Wow. Are you satisfied with how you spend your time. I don't think anyone's satisfied, you know? (Laughs) Everybody that I know - I mean it's just like you said - everybody wants more of it. I think there's always a better future in your mind as far as how you spend your time. I'm sure there's some people out there that have it dialed. For me, personally, being a freelance... I've been freelance for almost 10 years. And with that there's a whole lot of down time. There's slow periods where maybe a month or two goes by and work is almost non-existent. Then you have another couple months where it's just like pounding you down. (Laughs) It's like every client that you've ever worked for just decides to write you in one week and you're just overwhelmed. So that's always been tricky for me. Because in those down times it's very easy to get depressed somewhat. You feel like you're not working. It affects you. It really digs it's claws in and, if you let it, it can bring you down pretty hard. In those busy periods, it's stressful. It's definitely stressful, but it feels good. Not only do you feel like you're making a good living - you feel like you're doing good work. You feel satisfied in that aspect, but you also feel needed in a way. It's definitely an interesting place for me. Those down times - those are the times where I have to really dig in to personal projects. I have to really start pursuing things that I care about that are going to fill time, but don't have a paycheck attached but are still going to fill my time and make me feel good about what I'm doing and feel good about my abilities. 

From the first time you reached to me a few weeks ago, you got that response from me: My time is crazy right now. I'm crazy. I don't have an hour to sit down. So, right now, my mom suffered her second brain hemorrhage about six months ago and has been in a full-care home between Bend and Redmond - in a pretty rough state. So my time is spent visiting her, thinking about her, thinking about the future for her. And then, you know, my 14-month old daughter - trying to be a good father. Raising her well. Spending as much time with her as I can. Enjoying it. And then a mountain of work. And it's... I feel like it's the biggest sort of time dilemma that I've ever been in in my entire life. Without the work, bills start piling up, right. You start backing up in there. Like, I'm not the kind of guy that's gonna go move into a van. I could, but that's just not who I am. I certainly don't want to move my family into a van. So I definitely feel like work is a huge priority considering there's going to be months, probably in the beginning of the year, that are super slow. So when it comes to me, I almost feel this need to take it. But then I have these family obligations that are also incredibly important because I never want to get to that point in my life where I say Well I didn't spend enough time with my mom or with my daughter or with my wife because I was working too hard. Because that's not me either. So I'm in this spot where I'm overloaded with work.
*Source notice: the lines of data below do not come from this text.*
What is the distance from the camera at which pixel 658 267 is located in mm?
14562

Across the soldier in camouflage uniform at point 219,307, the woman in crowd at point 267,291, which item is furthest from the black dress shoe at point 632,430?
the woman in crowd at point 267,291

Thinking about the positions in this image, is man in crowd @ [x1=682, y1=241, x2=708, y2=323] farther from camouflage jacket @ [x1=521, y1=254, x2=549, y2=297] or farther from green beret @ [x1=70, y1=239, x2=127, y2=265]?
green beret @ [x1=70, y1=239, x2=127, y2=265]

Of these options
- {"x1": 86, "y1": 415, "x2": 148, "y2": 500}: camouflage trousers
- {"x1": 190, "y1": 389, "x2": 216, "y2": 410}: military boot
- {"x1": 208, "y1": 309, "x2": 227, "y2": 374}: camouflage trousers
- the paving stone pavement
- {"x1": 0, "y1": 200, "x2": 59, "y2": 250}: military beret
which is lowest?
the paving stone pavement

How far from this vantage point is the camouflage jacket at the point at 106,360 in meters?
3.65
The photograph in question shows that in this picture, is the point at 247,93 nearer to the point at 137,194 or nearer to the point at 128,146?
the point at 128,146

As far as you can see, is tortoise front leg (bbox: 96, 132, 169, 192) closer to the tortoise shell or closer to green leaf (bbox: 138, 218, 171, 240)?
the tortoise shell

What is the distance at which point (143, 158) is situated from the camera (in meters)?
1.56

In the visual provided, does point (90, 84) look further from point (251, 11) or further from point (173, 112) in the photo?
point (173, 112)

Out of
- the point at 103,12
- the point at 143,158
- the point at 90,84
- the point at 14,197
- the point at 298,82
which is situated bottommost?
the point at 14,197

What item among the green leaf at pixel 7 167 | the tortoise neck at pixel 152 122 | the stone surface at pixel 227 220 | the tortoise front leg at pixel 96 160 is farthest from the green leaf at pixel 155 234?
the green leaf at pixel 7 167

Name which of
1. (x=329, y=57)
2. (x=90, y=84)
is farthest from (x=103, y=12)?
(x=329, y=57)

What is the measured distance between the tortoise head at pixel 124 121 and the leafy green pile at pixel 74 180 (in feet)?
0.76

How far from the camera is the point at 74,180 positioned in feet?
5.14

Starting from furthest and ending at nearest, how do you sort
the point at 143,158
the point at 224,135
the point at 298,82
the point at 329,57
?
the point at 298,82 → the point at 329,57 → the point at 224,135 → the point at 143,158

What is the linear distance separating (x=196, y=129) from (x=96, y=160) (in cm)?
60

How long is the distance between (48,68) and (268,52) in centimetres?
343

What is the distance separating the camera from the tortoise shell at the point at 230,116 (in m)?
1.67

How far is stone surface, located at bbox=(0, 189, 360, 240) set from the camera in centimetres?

I have these huge sort of... this event with my mom and the beginning of my daughter's life and I'm just trying to juggle it all the best way that I can. You know, sometimes I flake on people because of that. Sometimes I'm that guy. It is what it is. That's just the way it's gonna be. Sure, I wish I had a couple more hours. I wish I could do everything. But those three things right now are just dominating everything. AndI don't feel bad about it. I think those three things are incredibly important. It's just what I gotta do. 

You got anything else you want to put out there? 

(Laughs) Probably (laughs). Like I said to you earlier, someone wants to interview me, I question it. Because I don't feel like I do anything extraordinary, you know, on a daily basis or in general. But I will say that I care deeply. I'm a very empathetic person. When I hear about people's stories that move me, generally it hits me pretty hard. I can definitely empathize with people. And, at a certain point, I'm gonna put that to good use. You know? I'm sure it's already been put to good use. You asked me earlier about contributing to community and I think in one way or another that's gonna come into play. Yeah (laughs). Other than that there's probably a lot of other things I could say, but they're not coming to mind right now.